» **Supplied text**:
— begin —

TBM and Microtunneling Technology
Soft-ground tunnels can be driven through water saturated sands and clays or mixed ground environments using large slurry, Earth Pressure Balance (“EPB”) or mixed shield systems. This new generation of soft-ground tunneling machines can now overcome water-saturated or gassy ground conditions and install tunnel liners to provide ground support and isolation from the ground formation for a variety of underground transportation and infrastructure applications.
Developments in soft-ground tunneling led to the practice of micro-tunneling which is a process that uses a remotely controlled micro-tunnel boring machine combined with a pipe-jacking technique to install underground pipelines and small tunnels. Micro-tunneling has been used to install pipe from twelve inches to twelve feet in diameter and therefore, the definition for micro-tunneling does not necessarily include size. The definition has evolved to describe a tunneling process where the workforce does not routinely work in the tunnel.

— end —

» **Data shown**:
— begin —

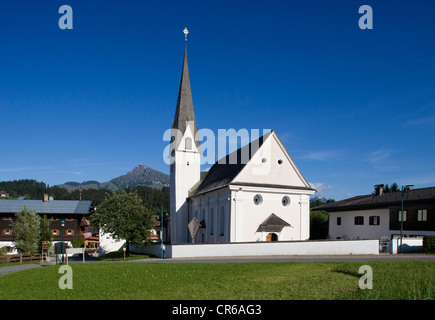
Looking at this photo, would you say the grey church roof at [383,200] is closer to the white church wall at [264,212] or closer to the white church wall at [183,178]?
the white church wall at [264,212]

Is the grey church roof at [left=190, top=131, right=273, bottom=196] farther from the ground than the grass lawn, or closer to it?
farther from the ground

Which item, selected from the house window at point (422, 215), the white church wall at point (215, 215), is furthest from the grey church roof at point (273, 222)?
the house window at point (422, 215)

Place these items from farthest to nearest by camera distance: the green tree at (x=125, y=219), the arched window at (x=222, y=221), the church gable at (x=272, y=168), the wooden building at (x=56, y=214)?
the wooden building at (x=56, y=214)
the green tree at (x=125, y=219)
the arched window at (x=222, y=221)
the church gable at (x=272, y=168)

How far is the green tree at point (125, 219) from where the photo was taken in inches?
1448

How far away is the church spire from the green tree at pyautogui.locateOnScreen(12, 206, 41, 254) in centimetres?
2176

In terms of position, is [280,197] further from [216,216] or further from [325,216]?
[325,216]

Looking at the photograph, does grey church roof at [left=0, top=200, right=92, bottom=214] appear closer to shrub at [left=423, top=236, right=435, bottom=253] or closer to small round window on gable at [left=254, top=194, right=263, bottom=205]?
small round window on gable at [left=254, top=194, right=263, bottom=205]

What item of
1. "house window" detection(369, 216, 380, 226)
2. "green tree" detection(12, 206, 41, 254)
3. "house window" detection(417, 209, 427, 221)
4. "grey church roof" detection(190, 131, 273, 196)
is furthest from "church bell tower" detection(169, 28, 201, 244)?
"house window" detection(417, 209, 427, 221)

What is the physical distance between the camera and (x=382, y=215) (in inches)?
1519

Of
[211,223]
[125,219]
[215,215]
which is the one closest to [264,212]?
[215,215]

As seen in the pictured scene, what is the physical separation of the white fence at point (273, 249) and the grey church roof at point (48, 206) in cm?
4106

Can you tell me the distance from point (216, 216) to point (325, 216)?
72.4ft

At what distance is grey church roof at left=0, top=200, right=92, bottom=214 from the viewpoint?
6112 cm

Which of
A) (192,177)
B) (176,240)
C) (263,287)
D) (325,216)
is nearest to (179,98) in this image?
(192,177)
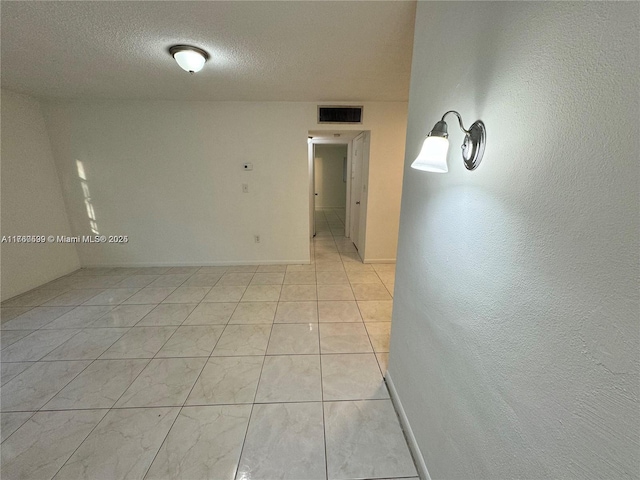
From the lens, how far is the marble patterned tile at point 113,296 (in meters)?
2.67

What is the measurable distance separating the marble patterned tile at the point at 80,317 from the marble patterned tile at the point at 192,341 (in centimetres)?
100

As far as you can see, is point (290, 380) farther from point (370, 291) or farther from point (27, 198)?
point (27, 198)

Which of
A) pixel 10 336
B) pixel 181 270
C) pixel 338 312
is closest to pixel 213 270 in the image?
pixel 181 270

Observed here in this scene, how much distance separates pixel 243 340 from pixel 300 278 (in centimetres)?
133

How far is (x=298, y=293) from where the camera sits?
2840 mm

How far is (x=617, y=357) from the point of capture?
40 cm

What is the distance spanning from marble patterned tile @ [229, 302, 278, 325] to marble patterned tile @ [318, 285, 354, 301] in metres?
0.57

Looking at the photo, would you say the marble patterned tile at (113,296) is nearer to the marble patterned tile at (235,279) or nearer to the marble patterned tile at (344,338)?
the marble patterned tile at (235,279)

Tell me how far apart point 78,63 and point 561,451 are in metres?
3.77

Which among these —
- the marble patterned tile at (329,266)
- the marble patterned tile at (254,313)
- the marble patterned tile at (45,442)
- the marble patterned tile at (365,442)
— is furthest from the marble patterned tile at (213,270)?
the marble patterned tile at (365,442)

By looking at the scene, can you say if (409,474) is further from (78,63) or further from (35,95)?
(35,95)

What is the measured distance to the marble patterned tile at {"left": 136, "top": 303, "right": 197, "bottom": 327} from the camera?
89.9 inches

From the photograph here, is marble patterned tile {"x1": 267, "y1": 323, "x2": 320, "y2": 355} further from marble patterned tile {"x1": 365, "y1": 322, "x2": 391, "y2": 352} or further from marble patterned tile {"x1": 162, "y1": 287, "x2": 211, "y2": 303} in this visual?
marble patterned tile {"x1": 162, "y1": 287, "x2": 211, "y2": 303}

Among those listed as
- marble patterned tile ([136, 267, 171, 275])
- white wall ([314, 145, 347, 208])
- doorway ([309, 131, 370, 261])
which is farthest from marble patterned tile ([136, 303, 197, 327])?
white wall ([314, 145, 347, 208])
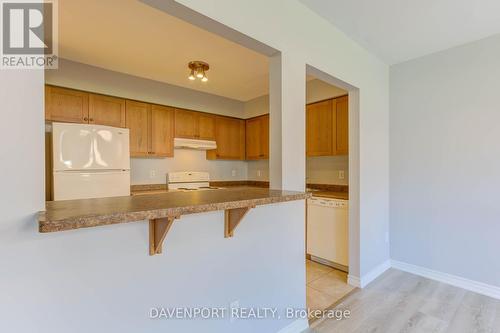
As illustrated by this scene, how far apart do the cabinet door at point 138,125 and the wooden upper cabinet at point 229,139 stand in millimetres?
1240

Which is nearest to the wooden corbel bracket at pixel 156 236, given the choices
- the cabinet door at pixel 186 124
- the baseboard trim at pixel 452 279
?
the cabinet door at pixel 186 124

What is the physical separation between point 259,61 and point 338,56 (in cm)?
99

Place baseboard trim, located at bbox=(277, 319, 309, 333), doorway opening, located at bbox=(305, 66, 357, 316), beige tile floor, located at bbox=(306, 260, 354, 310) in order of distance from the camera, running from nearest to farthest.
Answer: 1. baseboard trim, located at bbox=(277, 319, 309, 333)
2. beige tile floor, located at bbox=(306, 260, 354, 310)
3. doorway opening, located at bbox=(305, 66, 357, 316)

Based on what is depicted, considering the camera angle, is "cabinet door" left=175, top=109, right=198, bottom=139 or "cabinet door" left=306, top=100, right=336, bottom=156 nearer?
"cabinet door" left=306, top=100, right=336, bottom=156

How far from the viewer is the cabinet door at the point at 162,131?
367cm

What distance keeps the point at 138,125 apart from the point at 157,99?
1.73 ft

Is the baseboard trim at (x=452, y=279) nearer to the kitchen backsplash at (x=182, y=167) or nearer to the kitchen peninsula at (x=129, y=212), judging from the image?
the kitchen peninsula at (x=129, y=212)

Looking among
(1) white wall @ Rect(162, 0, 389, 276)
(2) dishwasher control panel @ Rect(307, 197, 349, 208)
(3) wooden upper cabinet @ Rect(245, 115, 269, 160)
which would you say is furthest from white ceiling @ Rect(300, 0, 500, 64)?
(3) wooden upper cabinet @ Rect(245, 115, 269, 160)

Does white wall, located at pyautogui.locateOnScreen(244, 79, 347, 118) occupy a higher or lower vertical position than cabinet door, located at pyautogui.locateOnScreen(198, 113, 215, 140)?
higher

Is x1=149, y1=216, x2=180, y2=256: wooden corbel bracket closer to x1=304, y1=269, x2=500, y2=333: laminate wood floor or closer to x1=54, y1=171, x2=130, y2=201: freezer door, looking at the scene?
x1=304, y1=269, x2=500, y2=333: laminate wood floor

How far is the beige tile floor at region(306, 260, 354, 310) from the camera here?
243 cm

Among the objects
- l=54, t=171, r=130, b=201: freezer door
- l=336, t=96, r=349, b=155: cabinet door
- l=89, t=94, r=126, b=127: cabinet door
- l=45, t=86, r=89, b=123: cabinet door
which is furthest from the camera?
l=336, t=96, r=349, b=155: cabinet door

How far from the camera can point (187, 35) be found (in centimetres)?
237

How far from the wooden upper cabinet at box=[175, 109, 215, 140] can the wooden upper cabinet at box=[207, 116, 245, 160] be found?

— end —

» **What is asked**: Duplicate the part of the tunneling passage starting with "Developments in soft-ground" and going on through "in the tunnel.". The rows have no connection to the tunneling passage.

» **Answer to this task**:
Developments in soft-ground tunneling led to the practice of micro-tunneling which is a process that uses a remotely controlled micro-tunnel boring machine combined with a pipe-jacking technique to install underground pipelines and small tunnels. Micro-tunneling has been used to install pipe from twelve inches to twelve feet in diameter and therefore, the definition for micro-tunneling does not necessarily include size. The definition has evolved to describe a tunneling process where the workforce does not routinely work in the tunnel.